## TASK BRIEF
Write down the whole listing below again without changing a word.
== Segment start ==
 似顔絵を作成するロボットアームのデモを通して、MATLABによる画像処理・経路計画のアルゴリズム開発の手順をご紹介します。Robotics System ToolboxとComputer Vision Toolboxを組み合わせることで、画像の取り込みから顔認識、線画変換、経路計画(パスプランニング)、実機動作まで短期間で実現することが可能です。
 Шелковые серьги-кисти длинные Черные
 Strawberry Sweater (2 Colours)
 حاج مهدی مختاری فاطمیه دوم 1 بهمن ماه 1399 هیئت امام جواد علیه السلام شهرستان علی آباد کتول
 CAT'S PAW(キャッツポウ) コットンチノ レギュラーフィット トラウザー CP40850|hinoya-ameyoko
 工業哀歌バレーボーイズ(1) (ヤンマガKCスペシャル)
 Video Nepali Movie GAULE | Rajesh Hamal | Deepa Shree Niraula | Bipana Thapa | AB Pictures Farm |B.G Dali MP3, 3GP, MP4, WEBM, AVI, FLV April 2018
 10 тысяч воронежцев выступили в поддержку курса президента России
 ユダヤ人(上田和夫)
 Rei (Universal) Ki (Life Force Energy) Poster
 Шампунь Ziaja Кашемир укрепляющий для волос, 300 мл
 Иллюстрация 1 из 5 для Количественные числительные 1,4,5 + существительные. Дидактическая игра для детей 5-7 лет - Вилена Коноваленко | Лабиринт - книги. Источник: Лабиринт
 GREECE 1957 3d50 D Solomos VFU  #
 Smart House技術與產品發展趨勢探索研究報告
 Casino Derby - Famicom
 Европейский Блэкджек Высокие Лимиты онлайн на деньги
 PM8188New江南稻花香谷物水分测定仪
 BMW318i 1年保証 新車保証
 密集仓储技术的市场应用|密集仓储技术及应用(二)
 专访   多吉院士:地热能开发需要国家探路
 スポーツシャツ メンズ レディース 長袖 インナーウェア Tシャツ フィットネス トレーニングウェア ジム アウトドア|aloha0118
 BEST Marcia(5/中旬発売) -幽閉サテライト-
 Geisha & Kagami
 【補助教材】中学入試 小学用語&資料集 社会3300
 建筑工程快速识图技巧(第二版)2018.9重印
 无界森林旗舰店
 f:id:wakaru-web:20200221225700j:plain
== Segment end ==
## RESULT OF THIS TASK
 似顔絵を作成するロボットアームのデモを通して、MATLABによる画像処理・経路計画のアルゴリズム開発の手順をご紹介します。Robotics System ToolboxとComputer Vision Toolboxを組み合わせることで、画像の取り込みから顔認識、線画変換、経路計画(パスプランニング)、実機動作まで短期間で実現することが可能です。
 Шелковые серьги-кисти длинные Черные
 Strawberry Sweater (2 Colours)
 حاج مهدی مختاری فاطمیه دوم 1 بهمن ماه 1399 هیئت امام جواد علیه السلام شهرستان علی آباد کتول
 CAT'S PAW(キャッツポウ) コットンチノ レギュラーフィット トラウザー CP40850|hinoya-ameyoko
 工業哀歌バレーボーイズ(1) (ヤンマガKCスペシャル)
 Video Nepali Movie GAULE | Rajesh Hamal | Deepa Shree Niraula | Bipana Thapa | AB Pictures Farm |B.G Dali MP3, 3GP, MP4, WEBM, AVI, FLV April 2018
 10 тысяч воронежцев выступили в поддержку курса президента России
 ユダヤ人(上田和夫)
 Rei (Universal) Ki (Life Force Energy) Poster
 Шампунь Ziaja Кашемир укрепляющий для волос, 300 мл
 Иллюстрация 1 из 5 для Количественные числительные 1,4,5 + существительные. Дидактическая игра для детей 5-7 лет - Вилена Коноваленко | Лабиринт - книги. Источник: Лабиринт
 GREECE 1957 3d50 D Solomos VFU  #
 Smart House技術與產品發展趨勢探索研究報告
 Casino Derby - Famicom
 Европейский Блэкджек Высокие Лимиты онлайн на деньги
 PM8188New江南稻花香谷物水分测定仪
 BMW318i 1年保証 新車保証
 密集仓储技术的市场应用|密集仓储技术及应用(二)
 专访   多吉院士:地热能开发需要国家探路
 スポーツシャツ メンズ レディース 長袖 インナーウェア Tシャツ フィットネス トレーニングウェア ジム アウトドア|aloha0118
 BEST Marcia(5/中旬発売) -幽閉サテライト-
 Geisha & Kagami
 【補助教材】中学入試 小学用語&資料集 社会3300
 建筑工程快速识图技巧(第二版)2018.9重印
 无界森林旗舰店
 f:id:wakaru-web:20200221225700j:plain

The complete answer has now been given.